# RUMUSAN SOAL:
Bisakah Anda melanjutkan kutipan tentang pemikiran Sokrates di bawah ini, mulai setelah kalimat terakhirnya?

──────── KUTIPAN

Pengertian menurut paham Sokrates sama
dengan apa yang disebutkan Kant; prinsip regulatif, dasar menyusun. Dengan
demikian, hasil yang dicapai tidak takluk kepada paham subjektif, seperti yang
diajarkan kaum Sofis, melainkan meintikberatkan pada sifatnya, dan berlaku
selama-lamanya. Artinya, induksi dan definisi menuju pengetahuan yang
berdasarkan pengertian. Budi ialah tahu! Maksudnya, budi-baik lahir dengan
pengetahuan. Manusia yang dirusak oeh ajaran Sofisme mau dibentuknya kembali.
Daimonion
Membicarakan ‘kesenangan hidup”,
Sokrates tidak pernah mempersoalkan. Akibatnya murid-muridnya mengabil jalan
sendiri untuk mendefinisikan ‘apa itu kesenangan hidup?” Tidak heran jika
mereka bertentangan. Manusia itu pada dasarnya baik, kata Sokrates. Keadaan dan
tujuan manusia ialah kebaikan sifatnya dan kebaikan budinya.

────────────────
──────── BAHAN YANG DIBERIKAN

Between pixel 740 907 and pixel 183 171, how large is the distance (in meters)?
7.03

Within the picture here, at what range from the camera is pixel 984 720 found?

────────────────

# HASIL:
Melihat Sokrates dari segi keagamaan,
kita akan menemukan bahwa di dalam pandangan keagamaan tersebut memiliki
pengaruh paham rasionalisme. Sokrates percaya adanya Tuhan. Alam ini teratur
susunannya berdasrkan ujud tertentu karena Tuhan. Disini Tuhan dipercayakan
sebagai segala-galanya yang tidak dapat diduga oleh otak manusia, karena
Sokrates memandang bahwa jiwa manusia adalah bagian dari Tuhan. Hal inilah yang
ia sebut sebagai daimonion. Sejatinya
semua orang merasakan kehadiran Tuhan dalam jiwa yang terdalam.
Sumber Referensi :
Hatta,
Moh. 1986 .Alam Pikiran Yunani.
Jakarta: Penerbit Universita Indonesia (UI-Pers).
Meliono,
Irmayanti. Dkk. 2010. Buku Ajar I:Mata
Kuliah Pengembangan Kepribadian Terintegrasi. Jakarta: Badan Penerbit FK
Universitas Indonesia.
Downs,
Robert, B. 2001. Buku-Buku Pengubah
Sejarah. Yogyakarta: Tarawang Pers.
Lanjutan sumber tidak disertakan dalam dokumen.